Euro has been over RON 4.66 ever since last Monday without interruption, as a result of political tensions as well as diverging announcements regarding the economic situation. The good news about the results in 2017 was overshadowed by January sectorial evolutions, with decelerations and even significant decreases from December.
Horia Braun, Chief Economist at BCR: “The Romanian currency has in the past week exceeded the 4.66 level versus the European currency, however its fluctuations have remained quite subdued, with RON continuing to be one of the most stable currencies in the Central and East European region. Its level is now only 0.1 percent higher than the end-2017 exchange rate, compared for instance with the Polish zloty, which is almost 1 percent weaker since the beginning of the year.”

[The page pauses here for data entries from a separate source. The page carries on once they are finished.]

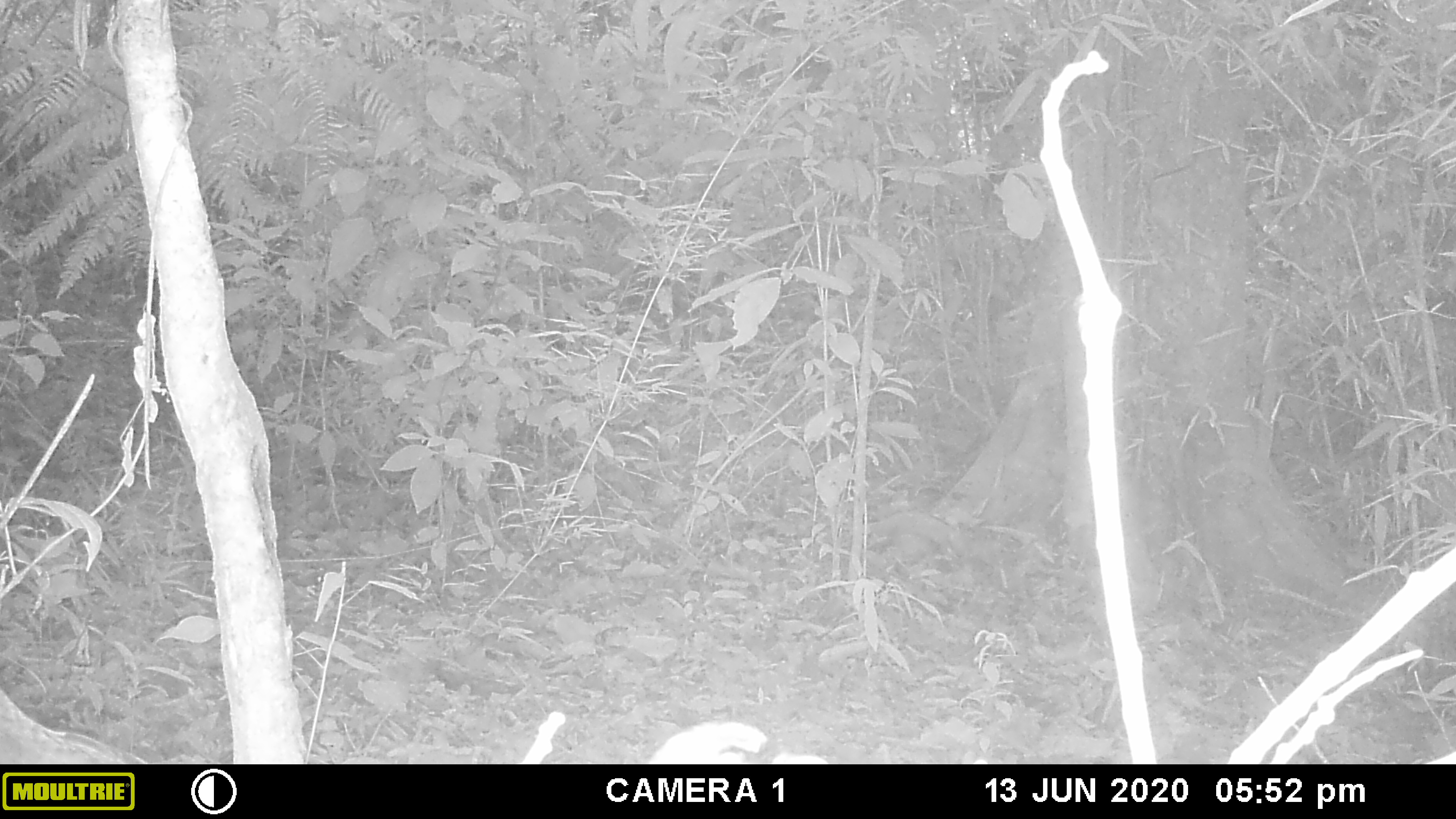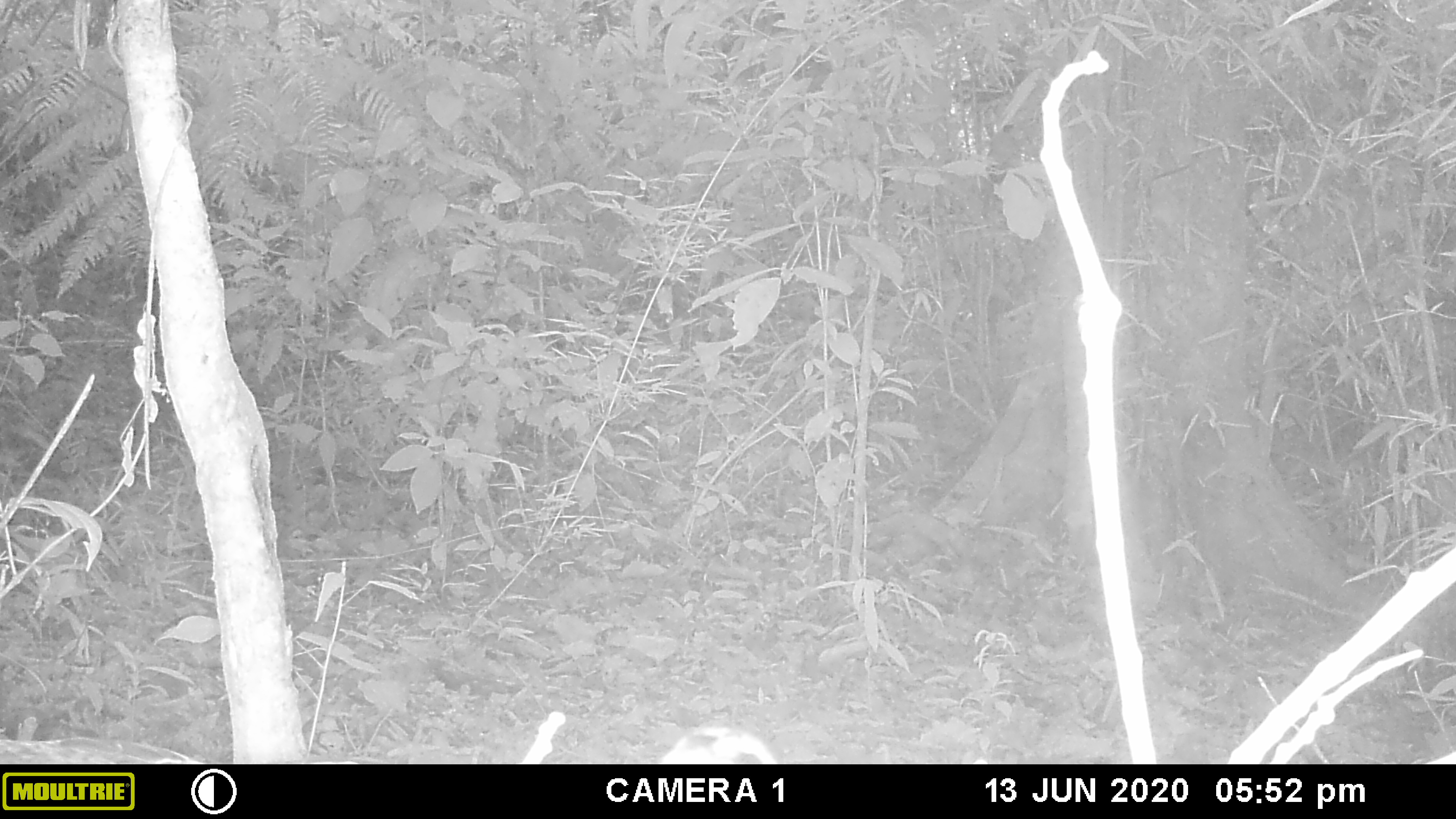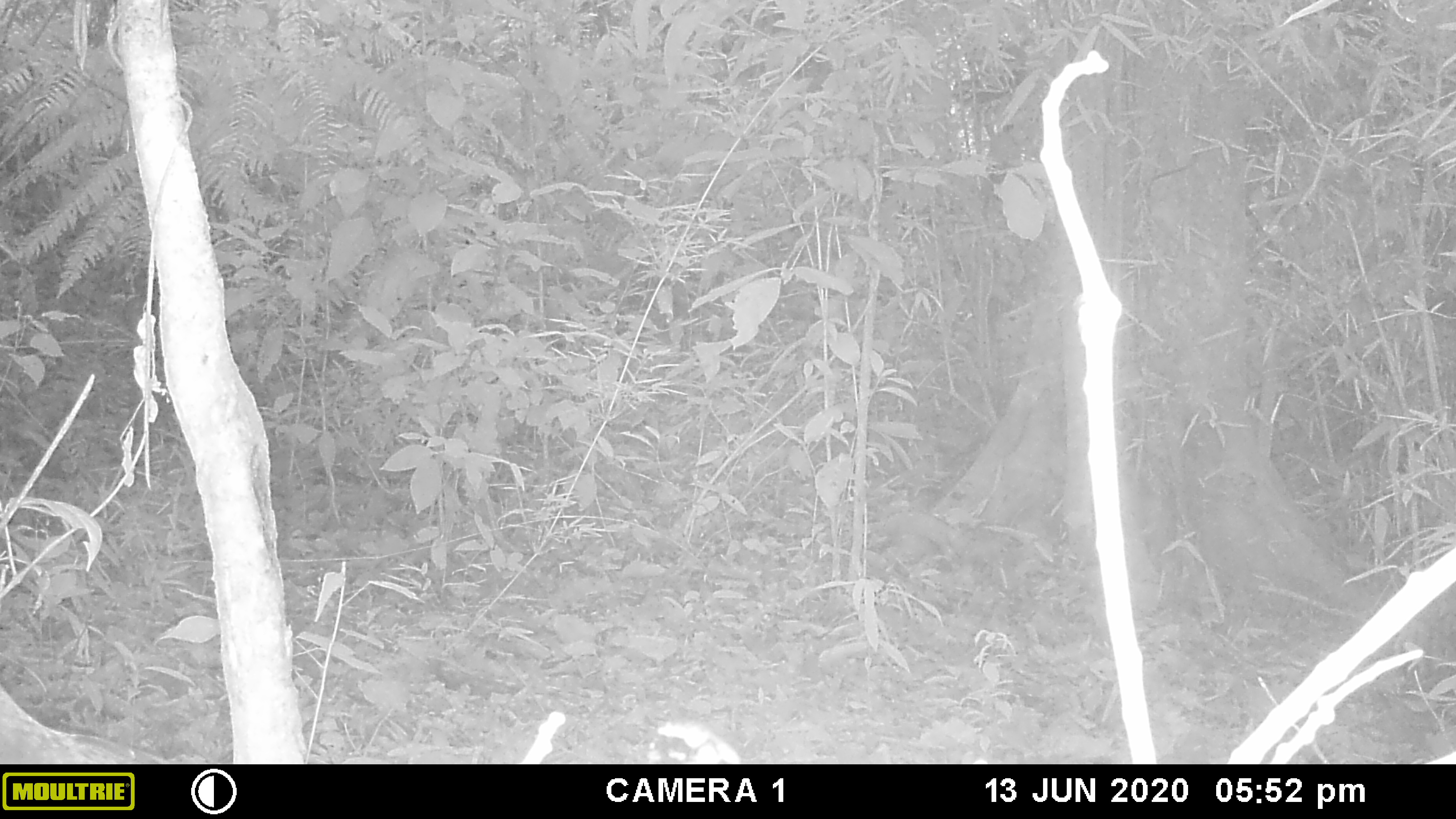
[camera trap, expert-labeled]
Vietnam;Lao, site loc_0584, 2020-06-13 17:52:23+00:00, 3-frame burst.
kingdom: Animalia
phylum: Chordata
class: Aves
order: Galliformes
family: Phasianidae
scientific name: Phasianidae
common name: pheasant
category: unidentified pheasant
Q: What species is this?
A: Unidentified pheasant (pheasant) (Phasianidae).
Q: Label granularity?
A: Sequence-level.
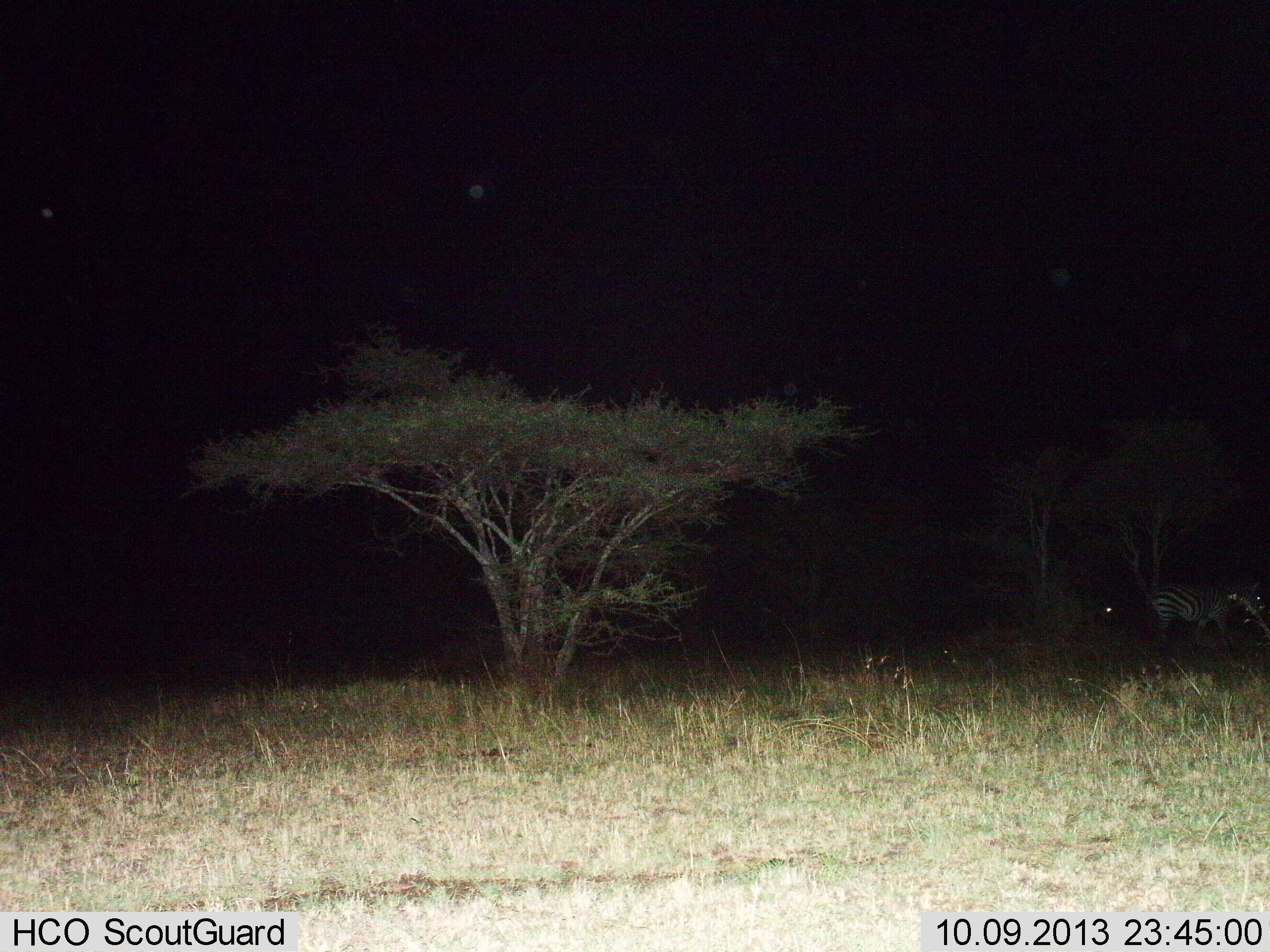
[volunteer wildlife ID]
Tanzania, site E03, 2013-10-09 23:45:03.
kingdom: Animalia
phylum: Chordata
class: Mammalia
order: Perissodactyla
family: Equidae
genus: Equus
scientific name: Equus quagga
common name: plains zebra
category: zebra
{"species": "zebra (plains zebra) (Equus quagga)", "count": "2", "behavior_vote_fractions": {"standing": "80%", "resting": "0%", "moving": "10%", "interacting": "0%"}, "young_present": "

Braun continues: “The FX market of the region has been on a slight depreciation path since the February volatility bout that hit financial markets, however the trend has not been too pronounced to cause worries, it was rather business-as-usual FX market fluctuations. In the most recent week, the market mood has been a little bit on the downside as a result of the announcement of US import tariffs for steel and aluminum products and their potential for causing more widespread global trade disruptions down the road, while today’s market volatility is perhaps more closely linked to market players’ emotions around the upcoming Fed policy meeting, which is widely expected to bring the first US interest rate hike of the year.
If perpetuated by further negative news, such an adverse mood can harm RON vs EUR pair further, but we currently don’t see a big jump in the exchange rate as imminent, even if medium term we still expect a 1-2 percent annual depreciation path to prevail, given the weakening fundamentals of the local economy, set however against the background of still favorable global financing conditions.”